Stored items from a collection
________________________________________

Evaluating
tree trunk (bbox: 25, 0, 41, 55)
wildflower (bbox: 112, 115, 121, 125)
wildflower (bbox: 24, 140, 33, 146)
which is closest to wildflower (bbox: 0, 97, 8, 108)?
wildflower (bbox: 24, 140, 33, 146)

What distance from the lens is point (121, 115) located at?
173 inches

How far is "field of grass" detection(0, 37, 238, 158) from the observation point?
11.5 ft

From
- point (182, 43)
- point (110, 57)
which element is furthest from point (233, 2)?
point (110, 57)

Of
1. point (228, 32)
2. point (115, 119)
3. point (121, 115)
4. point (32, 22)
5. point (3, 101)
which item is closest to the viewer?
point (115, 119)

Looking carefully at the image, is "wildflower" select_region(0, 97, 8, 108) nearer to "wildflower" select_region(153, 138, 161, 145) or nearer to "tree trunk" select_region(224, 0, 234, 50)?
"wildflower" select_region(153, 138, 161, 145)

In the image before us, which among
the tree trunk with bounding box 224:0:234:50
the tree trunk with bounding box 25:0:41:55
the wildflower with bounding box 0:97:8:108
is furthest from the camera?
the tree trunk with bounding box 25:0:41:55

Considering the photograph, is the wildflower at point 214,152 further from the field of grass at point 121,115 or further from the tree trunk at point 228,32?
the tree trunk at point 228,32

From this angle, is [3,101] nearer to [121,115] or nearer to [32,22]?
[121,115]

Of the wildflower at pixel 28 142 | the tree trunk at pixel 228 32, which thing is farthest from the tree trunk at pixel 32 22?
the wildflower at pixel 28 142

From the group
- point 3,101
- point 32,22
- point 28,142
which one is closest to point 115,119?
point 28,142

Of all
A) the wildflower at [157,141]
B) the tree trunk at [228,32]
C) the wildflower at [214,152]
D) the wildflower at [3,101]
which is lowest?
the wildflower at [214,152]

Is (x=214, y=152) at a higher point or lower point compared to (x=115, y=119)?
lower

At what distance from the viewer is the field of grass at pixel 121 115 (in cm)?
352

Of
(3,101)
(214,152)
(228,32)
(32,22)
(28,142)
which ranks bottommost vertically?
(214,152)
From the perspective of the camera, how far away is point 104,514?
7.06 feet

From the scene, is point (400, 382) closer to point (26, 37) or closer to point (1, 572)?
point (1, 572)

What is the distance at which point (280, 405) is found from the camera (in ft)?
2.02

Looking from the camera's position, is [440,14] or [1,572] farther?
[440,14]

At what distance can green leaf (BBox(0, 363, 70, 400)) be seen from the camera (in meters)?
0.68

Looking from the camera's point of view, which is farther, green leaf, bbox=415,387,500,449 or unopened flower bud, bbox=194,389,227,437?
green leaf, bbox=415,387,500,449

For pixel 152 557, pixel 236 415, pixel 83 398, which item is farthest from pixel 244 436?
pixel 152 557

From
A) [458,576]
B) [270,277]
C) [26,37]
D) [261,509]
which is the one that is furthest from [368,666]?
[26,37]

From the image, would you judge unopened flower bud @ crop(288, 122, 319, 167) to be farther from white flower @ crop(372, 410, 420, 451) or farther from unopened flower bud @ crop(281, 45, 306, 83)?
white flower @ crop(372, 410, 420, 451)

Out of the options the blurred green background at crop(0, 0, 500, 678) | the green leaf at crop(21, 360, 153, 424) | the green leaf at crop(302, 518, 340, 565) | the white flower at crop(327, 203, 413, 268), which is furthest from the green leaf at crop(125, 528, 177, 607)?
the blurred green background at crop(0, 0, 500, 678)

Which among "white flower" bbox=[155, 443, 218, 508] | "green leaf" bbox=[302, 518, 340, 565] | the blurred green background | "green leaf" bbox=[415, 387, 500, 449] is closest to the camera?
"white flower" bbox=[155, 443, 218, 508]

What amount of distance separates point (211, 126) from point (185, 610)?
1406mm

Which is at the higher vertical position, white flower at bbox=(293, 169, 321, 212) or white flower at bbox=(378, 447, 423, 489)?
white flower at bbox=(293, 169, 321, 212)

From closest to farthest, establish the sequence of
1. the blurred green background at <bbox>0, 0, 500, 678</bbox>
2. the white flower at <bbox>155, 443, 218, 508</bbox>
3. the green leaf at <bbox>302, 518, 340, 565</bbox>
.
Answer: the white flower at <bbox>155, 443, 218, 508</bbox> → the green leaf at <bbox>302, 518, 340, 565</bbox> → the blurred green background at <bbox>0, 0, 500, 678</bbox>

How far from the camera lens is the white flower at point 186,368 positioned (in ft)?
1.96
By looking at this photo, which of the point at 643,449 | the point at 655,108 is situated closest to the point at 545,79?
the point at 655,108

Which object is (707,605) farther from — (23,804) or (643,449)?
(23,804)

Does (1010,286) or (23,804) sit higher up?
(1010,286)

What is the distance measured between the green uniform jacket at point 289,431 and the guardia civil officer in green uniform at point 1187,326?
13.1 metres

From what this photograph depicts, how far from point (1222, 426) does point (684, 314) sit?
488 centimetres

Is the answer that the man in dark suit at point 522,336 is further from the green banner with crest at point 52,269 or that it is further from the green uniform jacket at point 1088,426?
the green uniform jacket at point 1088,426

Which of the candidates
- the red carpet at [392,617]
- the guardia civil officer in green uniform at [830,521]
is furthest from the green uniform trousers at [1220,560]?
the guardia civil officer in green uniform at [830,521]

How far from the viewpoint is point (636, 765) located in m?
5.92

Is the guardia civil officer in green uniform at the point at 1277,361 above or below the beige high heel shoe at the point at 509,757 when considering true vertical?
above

________________________________________

Goal: Can you write out the records above again, renaming every "viewer" to "observer" and leaving everything else untouched?

The answer:
Evaluating
tree trunk (bbox: 25, 0, 41, 55)
wildflower (bbox: 112, 115, 121, 125)
wildflower (bbox: 24, 140, 33, 146)
which is closest to wildflower (bbox: 0, 97, 8, 108)?
wildflower (bbox: 24, 140, 33, 146)

What distance from the lens is point (121, 115) located at?
173 inches

How far is "field of grass" detection(0, 37, 238, 158) from the observation point?
11.5 ft

From
- point (182, 43)
- point (110, 57)
which element is furthest from point (233, 2)?
point (110, 57)

Of
1. point (228, 32)
2. point (115, 119)
3. point (121, 115)
4. point (32, 22)
5. point (3, 101)
which item is closest to the observer?
point (115, 119)

Looking carefully at the image, is "wildflower" select_region(0, 97, 8, 108) nearer to "wildflower" select_region(153, 138, 161, 145) or nearer to "tree trunk" select_region(224, 0, 234, 50)?
"wildflower" select_region(153, 138, 161, 145)

In the image before us, which among
the tree trunk with bounding box 224:0:234:50
the tree trunk with bounding box 25:0:41:55
the wildflower with bounding box 0:97:8:108
is furthest from the camera?
the tree trunk with bounding box 25:0:41:55

Considering the photograph, is the wildflower at point 214,152 further from the field of grass at point 121,115 or further from the tree trunk at point 228,32?
the tree trunk at point 228,32

From this angle, is [3,101] nearer to [121,115] or nearer to [32,22]?
[121,115]

Of the wildflower at pixel 28 142 | the tree trunk at pixel 228 32, which thing is farthest from the tree trunk at pixel 32 22?
the wildflower at pixel 28 142

From the group
- point 3,101
- point 32,22
- point 28,142
which one is closest to point 115,119?
point 28,142

Of all
A) the wildflower at [157,141]
B) the tree trunk at [228,32]
C) the wildflower at [214,152]
D) the wildflower at [3,101]
which is lowest?
the wildflower at [214,152]

Is (x=214, y=152) at a higher point or lower point compared to (x=115, y=119)?
lower

At what distance from the observer is the field of grass at pixel 121 115 (in cm)?
352

Of
(3,101)
(214,152)
(228,32)
(32,22)
(28,142)
which ranks bottommost vertically?
(214,152)
From the perspective of the camera, how far away is point 104,514?
7.06 feet

From the scene, is point (400, 382) closer to point (26, 37) or closer to point (1, 572)?
point (1, 572)

What is the distance at which point (280, 405) is found from the camera (in ft)?
2.02

Looking from the camera's position, is [440,14] or [1,572] farther?
[440,14]

At what distance can green leaf (BBox(0, 363, 70, 400)) be seen from the camera (in meters)?
0.68

Looking from the camera's point of view, which is farther, green leaf, bbox=415,387,500,449 or unopened flower bud, bbox=194,389,227,437?
green leaf, bbox=415,387,500,449

For pixel 152 557, pixel 236 415, pixel 83 398, which item is farthest from pixel 244 436?
pixel 152 557

From
A) [458,576]
B) [270,277]
C) [26,37]
D) [261,509]
which is the one that is furthest from [368,666]?
[26,37]

From the image, would you judge unopened flower bud @ crop(288, 122, 319, 167) to be farther from white flower @ crop(372, 410, 420, 451) or farther from unopened flower bud @ crop(281, 45, 306, 83)?
white flower @ crop(372, 410, 420, 451)

Out of the options the blurred green background at crop(0, 0, 500, 678) | the green leaf at crop(21, 360, 153, 424) | the green leaf at crop(302, 518, 340, 565) | the white flower at crop(327, 203, 413, 268), which is furthest from the green leaf at crop(125, 528, 177, 607)?
the blurred green background at crop(0, 0, 500, 678)

Which among "white flower" bbox=[155, 443, 218, 508] | "green leaf" bbox=[302, 518, 340, 565] | the blurred green background | "green leaf" bbox=[415, 387, 500, 449] is closest to the camera?
"white flower" bbox=[155, 443, 218, 508]

What amount of distance separates point (211, 126) from point (185, 610)?
1406mm

Which is at the higher vertical position, white flower at bbox=(293, 169, 321, 212) or white flower at bbox=(378, 447, 423, 489)?
white flower at bbox=(293, 169, 321, 212)

From closest to farthest, establish the sequence of
1. the blurred green background at <bbox>0, 0, 500, 678</bbox>
2. the white flower at <bbox>155, 443, 218, 508</bbox>
3. the green leaf at <bbox>302, 518, 340, 565</bbox>
.
Answer: the white flower at <bbox>155, 443, 218, 508</bbox> → the green leaf at <bbox>302, 518, 340, 565</bbox> → the blurred green background at <bbox>0, 0, 500, 678</bbox>

How far from the camera lens is the white flower at point 186,368 positioned (in ft)?
1.96
By looking at this photo, which of the point at 643,449 | the point at 655,108 is situated closest to the point at 545,79?
the point at 655,108

Which object is (707,605) farther from — (23,804) or (643,449)?
(23,804)

Does (1010,286) or (23,804) sit higher up?
(1010,286)

What is the distance measured between the green uniform jacket at point 289,431 and the guardia civil officer in green uniform at point 1187,326?
13.1 metres

From what this photograph depicts, how far from point (1222, 426) does point (684, 314) sit?
488 centimetres

Is the answer that the man in dark suit at point 522,336 is further from the green banner with crest at point 52,269 or that it is further from the green uniform jacket at point 1088,426?
the green uniform jacket at point 1088,426

Which of the candidates
- the red carpet at [392,617]
- the guardia civil officer in green uniform at [830,521]
is furthest from the green uniform trousers at [1220,560]?
the guardia civil officer in green uniform at [830,521]

How far from the viewpoint is point (636, 765) located in m?
5.92

Is the guardia civil officer in green uniform at the point at 1277,361 above or below the beige high heel shoe at the point at 509,757 when considering true vertical?
above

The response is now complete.